芸大受験マンガ『ブルーピリオド』を男性性から読み解く

「少年」というマジョリティのゆくえ
阿部 幸大 プロフィール

「新しい強さ」へ

幸運にも、2次試験の課題はヌードモデルである。そこで八虎は「裸=ありのまま」というテーマを着想するが、そこへ龍二とセルフヌードを描いたときに得た発見を加味して、これを「ありのままは情けなくて頼りない姿」「服を着るのはそれを隠そうとする行為」という八虎的理解へと展開することに成功する。

小田原でのやりとりで八虎が龍二に伝えたのは、常識的なカテゴリーでは矛盾する要素ぜんぶひっくるめてお前だろ、ということだった。上述のテーマに辿りつく八虎は、すでに「自信がない自分」という弱さを受け入れる準備はできている。
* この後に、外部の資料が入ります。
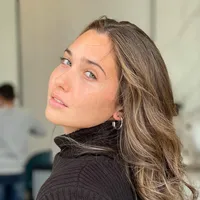 original sound - danielle_weinrib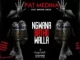Pat Medina – Ngwana Batho Walla ft. Master Chuza
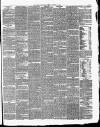 Bristol Daily Post Tuesday 24 August 1869 Page 3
だが芸大合格には、もう一皮むけなくてはならない。

試験最終日の休憩時間、同室で受験している世田介が、八虎の絵の意図を「キャンバスの地を見せる裸の描き方さ/裸のそのまんま・・・・・感/出してんの?」と的確に講評すると、次のページがつづく。

ここで八虎は「天才」に認められ、またもや泣いてしまうのだが(彼は泣いてばかりだ)、これは同時に、世田介なりの不器用な謝罪として受けとることもできる。芸大絵画棟8階のこの廊下は、かつて芸祭で世田介が「美術じゃなくてもよかったクセに」と言い放った因縁の廊下なのだから。
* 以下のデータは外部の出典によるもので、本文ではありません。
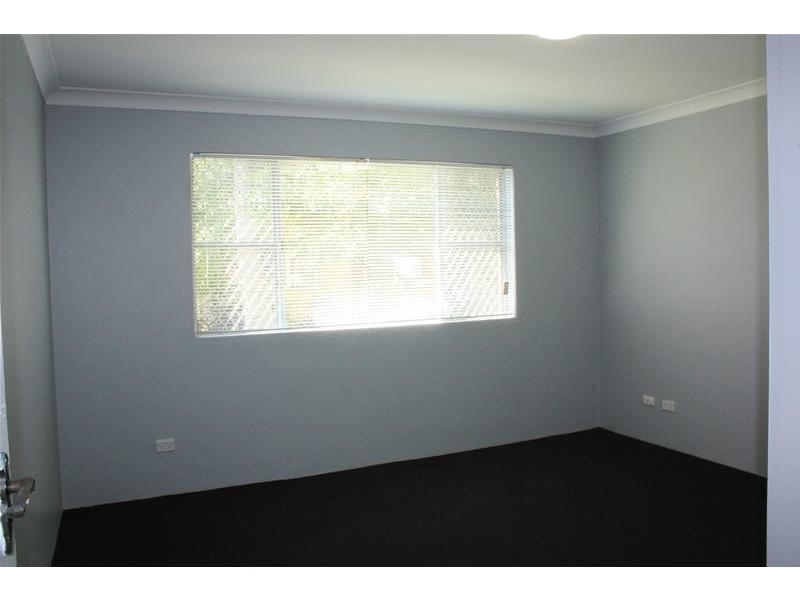 2/7 Sunrise Boulevard, Surfers Paradise QLD 4217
この「激励」に勢いをえた八虎は、ラスト2時間で、次のように気づく──

ずっと/俺が凡人だから
自分に自身がないから/努力して戦略練ってやんなきゃって思ってた
でもコンプレックスの裏返しじゃなくって
〝努力と戦略〟は俺の武器だと思ってもいいの?

この「受験編」最後の成長は、これまでの認識と近いようで、まったく異なっている。なぜなら、ここで彼が受け入れるのは自分の「弱さ」ではなく、むしろ生まれもった「強さ」だからだ。

「世間的な価値」の競争から降りて絵を描きはじめてから、八虎は自分の凡庸さに向き合ってきた。その過程で彼は、自らの凡人ぶりを卑下しすぎるあまり、最大の長所を長所として認めることができなくなっていたのだ。またもや彼は「カテゴライズ」の罠に陥っていたのである。

 

終盤、八虎は「自信はないけど/同時にとっても傲慢だった/戦略的にやれば上手くやれるって思ってる」と考える。この反省は、自信がない「本当の」自分を、「戦略的」な自分から区別できるという考えに向けられている。いま重要なのは、それはどちらも自分なのだと認めることなのだ。

なぜそのような考えは「傲慢」なのか? それは、彼がこれから芸術家になるからなのだ。強さも弱さも受け入れて、ついに彼は自己を表現する芸術の領域へと足を踏み入れる。渋谷の青い絵で触れた偶然の奇跡を、八虎は〝努力と戦略〟の必然でふたたび掴みとるだろう。

強い少年から、弱い少年へ、そして、べつの強い少年へ。その往復運動は、「アタシ」を経由してあらたな「俺」へと生まれ変わった龍二と同じ軌跡を描いている。彼はライバルの少年たちに助けられながら、受験編の結末、ついに強い自分を肯定する強さを獲得するのである。